# Ray: A distributed framework for emerging AI applications

## Metadata

Presented in [OSDI 2018](https://www.usenix.org/conference/osdi18/presentation/moritz).

Authors: Philipp Moritz, Robert Nishihara, Stephanie Wang, Alexey Tumanov, Richard Liaw, Eric Liang, Melih Elibol, Zongheng Yang, William Paul, Michael I. Jordan, Ion Stoica (University of California, Berkeley)
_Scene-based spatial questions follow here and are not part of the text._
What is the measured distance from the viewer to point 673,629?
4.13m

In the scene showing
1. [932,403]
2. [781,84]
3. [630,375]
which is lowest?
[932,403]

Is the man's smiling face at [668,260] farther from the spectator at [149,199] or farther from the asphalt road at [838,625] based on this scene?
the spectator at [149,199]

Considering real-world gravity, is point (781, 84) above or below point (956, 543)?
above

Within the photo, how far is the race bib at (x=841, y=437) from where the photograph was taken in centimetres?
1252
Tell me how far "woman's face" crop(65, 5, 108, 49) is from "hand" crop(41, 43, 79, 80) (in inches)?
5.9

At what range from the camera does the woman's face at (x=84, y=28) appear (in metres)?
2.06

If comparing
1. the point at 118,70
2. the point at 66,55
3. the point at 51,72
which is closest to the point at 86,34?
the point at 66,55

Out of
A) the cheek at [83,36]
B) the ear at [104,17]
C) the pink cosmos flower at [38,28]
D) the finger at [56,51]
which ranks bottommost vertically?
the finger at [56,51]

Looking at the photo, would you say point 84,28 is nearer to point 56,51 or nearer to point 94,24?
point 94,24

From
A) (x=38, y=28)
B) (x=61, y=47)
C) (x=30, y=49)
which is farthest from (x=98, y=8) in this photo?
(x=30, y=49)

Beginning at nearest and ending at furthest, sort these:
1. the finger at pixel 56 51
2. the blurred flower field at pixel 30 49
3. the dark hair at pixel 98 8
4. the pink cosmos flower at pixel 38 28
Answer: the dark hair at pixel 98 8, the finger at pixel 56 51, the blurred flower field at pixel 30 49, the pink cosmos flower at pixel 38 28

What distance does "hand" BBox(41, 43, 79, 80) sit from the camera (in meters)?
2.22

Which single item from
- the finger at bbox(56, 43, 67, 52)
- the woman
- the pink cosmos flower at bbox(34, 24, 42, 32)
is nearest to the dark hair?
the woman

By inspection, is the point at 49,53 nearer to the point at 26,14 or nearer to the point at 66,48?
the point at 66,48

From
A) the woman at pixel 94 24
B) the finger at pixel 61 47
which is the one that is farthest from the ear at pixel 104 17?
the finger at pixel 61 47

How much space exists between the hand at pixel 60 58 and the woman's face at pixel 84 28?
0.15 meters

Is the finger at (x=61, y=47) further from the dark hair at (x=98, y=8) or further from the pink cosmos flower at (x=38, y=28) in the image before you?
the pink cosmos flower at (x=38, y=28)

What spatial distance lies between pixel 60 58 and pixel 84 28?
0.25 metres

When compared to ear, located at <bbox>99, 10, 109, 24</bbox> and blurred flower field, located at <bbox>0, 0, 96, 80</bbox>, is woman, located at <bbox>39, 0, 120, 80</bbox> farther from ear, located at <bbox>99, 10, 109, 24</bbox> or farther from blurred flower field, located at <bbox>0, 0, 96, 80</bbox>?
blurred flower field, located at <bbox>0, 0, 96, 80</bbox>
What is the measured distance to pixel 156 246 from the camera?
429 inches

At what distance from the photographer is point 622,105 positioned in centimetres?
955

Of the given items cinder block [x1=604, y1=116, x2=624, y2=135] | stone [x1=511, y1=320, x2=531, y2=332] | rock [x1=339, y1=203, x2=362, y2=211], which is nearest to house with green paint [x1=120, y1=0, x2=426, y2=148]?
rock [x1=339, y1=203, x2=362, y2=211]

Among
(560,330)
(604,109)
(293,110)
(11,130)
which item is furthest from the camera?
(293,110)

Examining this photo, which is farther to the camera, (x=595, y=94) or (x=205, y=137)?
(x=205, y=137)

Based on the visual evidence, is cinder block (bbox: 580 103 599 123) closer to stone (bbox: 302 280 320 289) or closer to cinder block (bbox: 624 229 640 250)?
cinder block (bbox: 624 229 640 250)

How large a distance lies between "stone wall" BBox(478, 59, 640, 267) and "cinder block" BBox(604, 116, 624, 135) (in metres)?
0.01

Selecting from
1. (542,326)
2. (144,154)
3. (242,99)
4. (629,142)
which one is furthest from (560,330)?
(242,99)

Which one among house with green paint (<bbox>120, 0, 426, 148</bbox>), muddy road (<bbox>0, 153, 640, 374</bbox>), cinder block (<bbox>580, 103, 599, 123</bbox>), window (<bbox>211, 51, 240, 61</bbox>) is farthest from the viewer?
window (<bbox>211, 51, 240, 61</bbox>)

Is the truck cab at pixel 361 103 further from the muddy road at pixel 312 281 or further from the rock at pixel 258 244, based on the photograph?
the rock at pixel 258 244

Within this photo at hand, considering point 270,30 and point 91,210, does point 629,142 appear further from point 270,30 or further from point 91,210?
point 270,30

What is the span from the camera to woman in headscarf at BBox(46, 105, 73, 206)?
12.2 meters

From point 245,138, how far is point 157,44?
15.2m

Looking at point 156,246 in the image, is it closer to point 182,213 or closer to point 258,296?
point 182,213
Code: <https://github.com/ray-project/ray>

## Understanding the paper

### TL;DR

This paper presents **Ray**, a distributed system tailed for RL applications. It provides both an **actor-based (stateful)** and a **task-parallel (stateless)** programming abstraction. It employs **a distributed scheduler** and **a distributed fault-tolerant store** to manage the system's control state.

### Motivation

* A framework for RL applications must provide efficient support for **training, serving, and simulation**. All three of these workloads are tightly coupled in a single application.
* Fault tolerance really matters with AI applications. 1) Easy development; 2) Reproducibility; 3) Allow cheap resources like spot instances.

### Technical details

* Global control store (GCS)
  * Maintain the entire control state of the system.
  * Maintain fault tolerance and low latency.
* Two-level hierarchical scheduler (bottom-up)
  * Consist of a global scheduler and per-node local schedulers.
  * Tasks created at a node are submitted first to the node's local scheduler.
  * Global scheduler considers each node's load and task's constraints.
* In-memory distributed storage system
  * Store the inputs and outputs of every task.
  * Via shared memory; Apache Arrow.
  * Recover any objects through lineage re-execution.

### Evaluation

All experiments were run on AWS.

### Experience

* The authors believe that centralizing control state will be a key design component of future distributed systems.
* From [Ion Stoica — Spark, Ray, and Enterprise Open Source](https://wandb.ai/wandb_fc/gradient-dissent/reports/Ion-Stoica-Spark-Ray-and-Enterprise-Open-Source--VmlldzoxNDEyMzY0)
  * Spark abstracts away parallels; Ray exposes parallels.
  * Ray fundamentally is an RPC framework, plus an actor framework, plus an object store which allows you to efficiently pass the data between different functions and actors by reference.